═════ Passage provided ═════

Hi. I'm new to the site, but I'm in dire need of help.
I really like my MIL. I have been with her son for 6 years through college, and we married in Sept, moved 3 hours away, and are planning our wedding ceremony for this July for back home.
My FIL passed away suddenly in May with an advanced form of leukemia. He died 18 days after diagnosis, and was never well enough to receive treatment. He was 54. Obviously, the family has been pretty depressed, especially my husband. He is 25 and was very close to his dad. He lived with them the whole time he was in college. We had parties with his parents there, and they were an avid part of our lives.
We moved 3 hours away for my husband to take a good paying job. His mother has been for a visit a couple of times in the past 4 months we have been away. When my husband talks with her on the phone, she talks about all the things in disrepair at her house and in her yard, and either purposefully or inadvertantly, makes my husband feel guilty to the point that he wants to go home once a month to help her out. We are supposed to be spending the weekends with a realtor finding a house here before our lease is up in 2 months.
Well, I understand that my husband feels guilty because he and his father took care of everything. Now, his mother is struggling to become independent, but every phone call makes her seem more dependent. We are newlyweds! We should be having a wonderful time learning how to live with one another, pick a house to start our life in, plan for our future family...yet we are arguing about his mother again.
Over Christmas, she stayed the Sunday before Christmas til the Friday after. My husband and I both had to work every day but Christmas Day. She said that would be okay, that she would go visit her friends that live in our area. I spent extra money putting the guest bathroom in our apartment together so she would have a nice place to shower. I bought extra shelving and had the maintenence guy put up a nice shower head.
The MIL never showered while we were here. She waited til we were gone, then used our master bath. She also hung out in our bedroom while my husband was waking up from his nap. Am I wrong to have this bother me? I feel as if this was an invasion of our privacy, not just mine. Was she using our shower because my husband told her how great our shower head was? There was no other logical reason in my mind why a guest would not use the guest facilities. I never said anything to my husband at the time. I just let it go.
Then, yesterday, I went to David's Bridal to buy a swatch for my bridesmaids dresses so I could do some matching. I saw that Bed, Bath & Beyond was next door, and I had a gift card...and that's where I got the really nice shower head for the master bath. I used a little of the cash he gave me to put in the bank, but I also used the gift card. When my husband got home and saw it, he wanted to know why I would spend money on something like that that we didn't need. And I told him the truth. "So your mother won't use our shower."
I couldn't believe the look on his face. He was furious, but he's the kind of guy that walks away. He walked outside and slammed the door behind him. A couple of minutes later, he sends me a text message that says he needs time to think and he would be home later. That was at 7. Dinner sat on the stove and got cold. I
thought I should go out too. But being new to the area, and having a very minimum part time job, I knew no one to go visit. So I stayed in. At 9, the text "I'll be home soon" came. At 10:30, I texted to see if he really was coming home. He said he was waiting til the end of the movie at a friend's house. I laid in bed wondering what would happen when he got home. I heard him come in after 11, but he didn't come to bed until around 11:30. I was awake, but laid with my back to his side of the bed. He never spoke to me last night. Nor this morning as he got ready for work. Was it that huge of an offense? All I got was "I love you" before he left.
Do I need to swallow my pride and have an "Everybody Loves Raymond" family fight scene? I try to tell my husband things so maybe he could mention to his mother that something bothers me. Do I need to write her a letter? Or talk to her face to face and risk hurting her feelings? I just don't want to hurt her more while the memories of her husband are still fresh. I'm totally at a loss. Please help!!

═════ Extracted information ═════

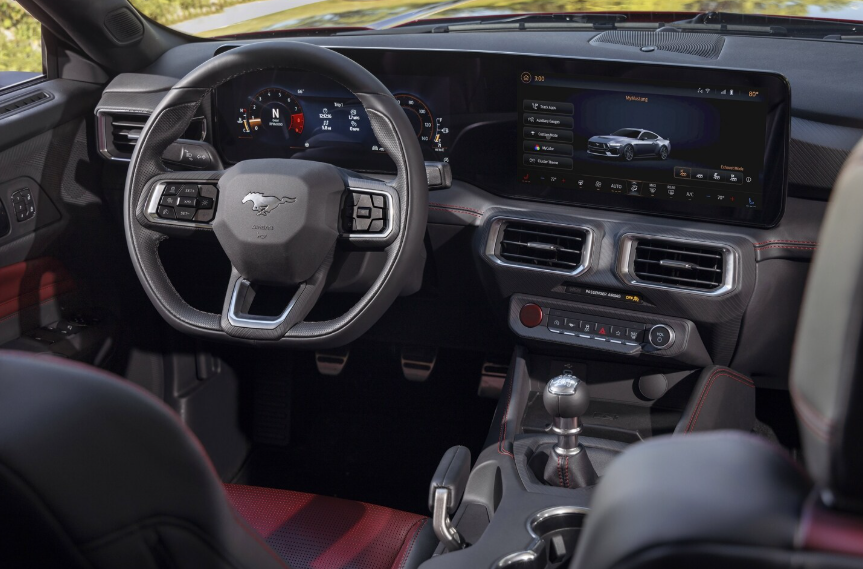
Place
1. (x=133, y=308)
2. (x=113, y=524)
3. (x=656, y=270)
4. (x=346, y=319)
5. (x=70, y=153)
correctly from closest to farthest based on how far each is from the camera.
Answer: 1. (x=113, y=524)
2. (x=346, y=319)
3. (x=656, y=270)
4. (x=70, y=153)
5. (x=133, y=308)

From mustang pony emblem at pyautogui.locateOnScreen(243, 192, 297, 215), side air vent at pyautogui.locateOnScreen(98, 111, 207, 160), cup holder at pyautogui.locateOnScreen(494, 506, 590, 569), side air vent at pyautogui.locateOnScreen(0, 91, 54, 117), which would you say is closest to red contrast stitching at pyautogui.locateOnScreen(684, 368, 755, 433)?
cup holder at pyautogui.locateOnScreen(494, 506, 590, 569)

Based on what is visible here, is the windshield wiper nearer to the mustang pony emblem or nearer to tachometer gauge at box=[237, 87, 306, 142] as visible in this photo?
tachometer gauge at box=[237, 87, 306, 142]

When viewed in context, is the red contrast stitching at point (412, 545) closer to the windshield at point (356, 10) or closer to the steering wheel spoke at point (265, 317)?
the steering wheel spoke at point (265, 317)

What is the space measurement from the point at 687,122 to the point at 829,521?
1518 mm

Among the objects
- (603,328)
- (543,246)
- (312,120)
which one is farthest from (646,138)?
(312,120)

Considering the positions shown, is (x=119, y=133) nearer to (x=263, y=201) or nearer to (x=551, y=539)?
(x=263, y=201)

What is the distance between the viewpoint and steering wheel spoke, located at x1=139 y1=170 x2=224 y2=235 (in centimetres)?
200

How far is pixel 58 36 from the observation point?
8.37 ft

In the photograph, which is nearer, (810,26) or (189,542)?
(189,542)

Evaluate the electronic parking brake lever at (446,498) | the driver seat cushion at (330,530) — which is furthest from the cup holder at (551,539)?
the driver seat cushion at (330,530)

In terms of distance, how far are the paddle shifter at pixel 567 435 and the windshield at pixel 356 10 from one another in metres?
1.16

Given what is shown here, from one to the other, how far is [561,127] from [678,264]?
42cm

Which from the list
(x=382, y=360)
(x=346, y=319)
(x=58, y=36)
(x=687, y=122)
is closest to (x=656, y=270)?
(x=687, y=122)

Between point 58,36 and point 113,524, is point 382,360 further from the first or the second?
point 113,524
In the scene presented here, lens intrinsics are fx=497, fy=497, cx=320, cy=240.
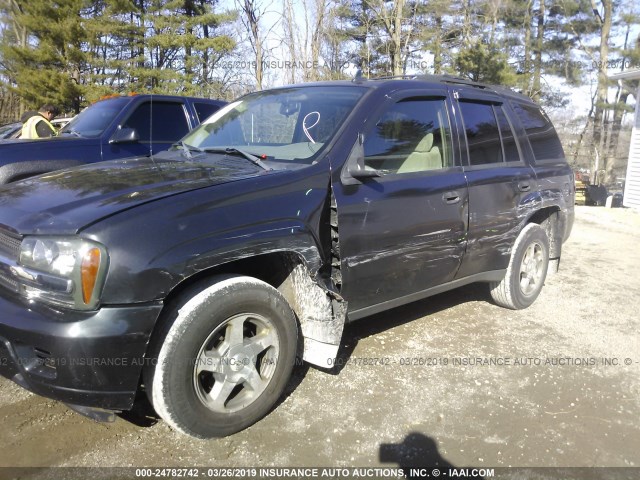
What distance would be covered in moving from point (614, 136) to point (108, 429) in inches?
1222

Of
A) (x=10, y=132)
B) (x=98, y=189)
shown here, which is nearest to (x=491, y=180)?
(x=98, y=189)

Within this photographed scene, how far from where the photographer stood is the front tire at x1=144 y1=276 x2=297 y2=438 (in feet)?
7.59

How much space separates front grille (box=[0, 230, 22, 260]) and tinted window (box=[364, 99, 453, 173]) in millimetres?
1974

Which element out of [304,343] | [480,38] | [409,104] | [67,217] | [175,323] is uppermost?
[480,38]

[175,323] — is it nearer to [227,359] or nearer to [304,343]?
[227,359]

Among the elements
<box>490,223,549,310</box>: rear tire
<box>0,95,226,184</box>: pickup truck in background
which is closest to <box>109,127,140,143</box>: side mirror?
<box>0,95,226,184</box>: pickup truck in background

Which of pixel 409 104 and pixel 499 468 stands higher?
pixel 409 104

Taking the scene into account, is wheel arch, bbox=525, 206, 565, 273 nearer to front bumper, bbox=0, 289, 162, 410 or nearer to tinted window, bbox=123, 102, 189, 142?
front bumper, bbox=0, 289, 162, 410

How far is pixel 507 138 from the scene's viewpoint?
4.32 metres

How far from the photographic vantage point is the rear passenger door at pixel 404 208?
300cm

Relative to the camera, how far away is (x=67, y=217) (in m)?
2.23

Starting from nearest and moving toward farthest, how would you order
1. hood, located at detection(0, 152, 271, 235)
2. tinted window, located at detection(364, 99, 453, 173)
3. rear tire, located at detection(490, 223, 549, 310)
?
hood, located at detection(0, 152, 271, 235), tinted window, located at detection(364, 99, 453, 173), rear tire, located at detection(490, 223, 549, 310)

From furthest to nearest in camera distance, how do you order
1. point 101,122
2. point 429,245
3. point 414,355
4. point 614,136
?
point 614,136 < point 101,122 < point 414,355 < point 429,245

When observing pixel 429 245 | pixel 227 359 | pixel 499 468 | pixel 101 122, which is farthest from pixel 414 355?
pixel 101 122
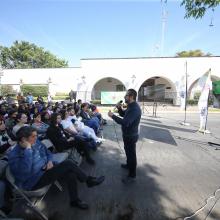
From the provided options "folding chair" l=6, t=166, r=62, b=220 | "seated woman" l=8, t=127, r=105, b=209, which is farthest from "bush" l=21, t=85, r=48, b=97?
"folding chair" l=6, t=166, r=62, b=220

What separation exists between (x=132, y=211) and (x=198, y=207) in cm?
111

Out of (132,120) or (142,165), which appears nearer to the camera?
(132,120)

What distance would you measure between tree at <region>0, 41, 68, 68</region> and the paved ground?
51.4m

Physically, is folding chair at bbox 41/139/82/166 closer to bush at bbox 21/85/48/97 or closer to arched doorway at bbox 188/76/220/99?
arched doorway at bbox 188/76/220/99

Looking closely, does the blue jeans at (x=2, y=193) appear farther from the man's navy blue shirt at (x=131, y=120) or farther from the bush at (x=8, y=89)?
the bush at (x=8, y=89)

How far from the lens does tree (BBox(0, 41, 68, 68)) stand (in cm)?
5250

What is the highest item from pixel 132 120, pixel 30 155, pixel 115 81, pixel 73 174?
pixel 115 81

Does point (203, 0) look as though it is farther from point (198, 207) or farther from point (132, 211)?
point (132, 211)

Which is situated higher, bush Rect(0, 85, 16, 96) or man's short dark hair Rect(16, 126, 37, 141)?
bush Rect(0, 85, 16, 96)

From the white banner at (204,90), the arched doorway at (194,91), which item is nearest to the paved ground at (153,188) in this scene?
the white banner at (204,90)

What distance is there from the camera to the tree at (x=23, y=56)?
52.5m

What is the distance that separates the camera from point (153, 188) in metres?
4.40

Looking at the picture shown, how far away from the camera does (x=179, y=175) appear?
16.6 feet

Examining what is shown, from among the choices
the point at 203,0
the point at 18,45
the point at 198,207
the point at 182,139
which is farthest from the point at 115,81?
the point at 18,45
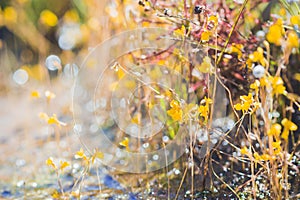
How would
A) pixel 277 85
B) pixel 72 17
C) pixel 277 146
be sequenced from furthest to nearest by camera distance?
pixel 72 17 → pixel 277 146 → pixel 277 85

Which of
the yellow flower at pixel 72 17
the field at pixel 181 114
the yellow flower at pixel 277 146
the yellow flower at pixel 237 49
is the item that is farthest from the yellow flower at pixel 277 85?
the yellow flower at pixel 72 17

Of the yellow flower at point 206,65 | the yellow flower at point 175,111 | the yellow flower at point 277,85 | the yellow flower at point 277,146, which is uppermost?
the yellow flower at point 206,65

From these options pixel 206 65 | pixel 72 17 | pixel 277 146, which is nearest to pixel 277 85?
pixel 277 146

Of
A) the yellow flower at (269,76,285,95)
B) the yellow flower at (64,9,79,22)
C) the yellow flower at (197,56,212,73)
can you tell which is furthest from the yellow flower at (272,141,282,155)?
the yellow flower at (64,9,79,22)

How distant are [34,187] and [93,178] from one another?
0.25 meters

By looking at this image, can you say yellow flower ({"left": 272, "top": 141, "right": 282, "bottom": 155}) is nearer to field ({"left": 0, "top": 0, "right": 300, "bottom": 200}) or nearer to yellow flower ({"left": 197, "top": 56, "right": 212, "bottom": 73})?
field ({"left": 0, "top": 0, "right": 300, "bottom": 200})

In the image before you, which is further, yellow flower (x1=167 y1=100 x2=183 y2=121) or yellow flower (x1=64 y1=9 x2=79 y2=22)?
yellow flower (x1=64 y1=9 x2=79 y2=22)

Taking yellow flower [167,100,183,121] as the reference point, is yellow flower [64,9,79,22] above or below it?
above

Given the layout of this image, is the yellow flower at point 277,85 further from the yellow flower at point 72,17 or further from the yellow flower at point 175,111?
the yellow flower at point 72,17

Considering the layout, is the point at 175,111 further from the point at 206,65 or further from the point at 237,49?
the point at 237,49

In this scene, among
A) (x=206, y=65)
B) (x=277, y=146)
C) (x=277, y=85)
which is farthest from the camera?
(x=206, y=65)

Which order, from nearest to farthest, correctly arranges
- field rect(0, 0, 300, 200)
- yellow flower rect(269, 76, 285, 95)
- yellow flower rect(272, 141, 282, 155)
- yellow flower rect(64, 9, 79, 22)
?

═════

• _Task requirements_: Copy the post about the mother-in-law word for word, from "Hi. I'm new" to "for back home.", including both.

• _Output for this task_:
Hi. I'm new to the site, but I'm in dire need of help.
I really like my MIL. I have been with her son for 6 years through college, and we married in Sept, moved 3 hours away, and are planning our wedding ceremony for this July for back home.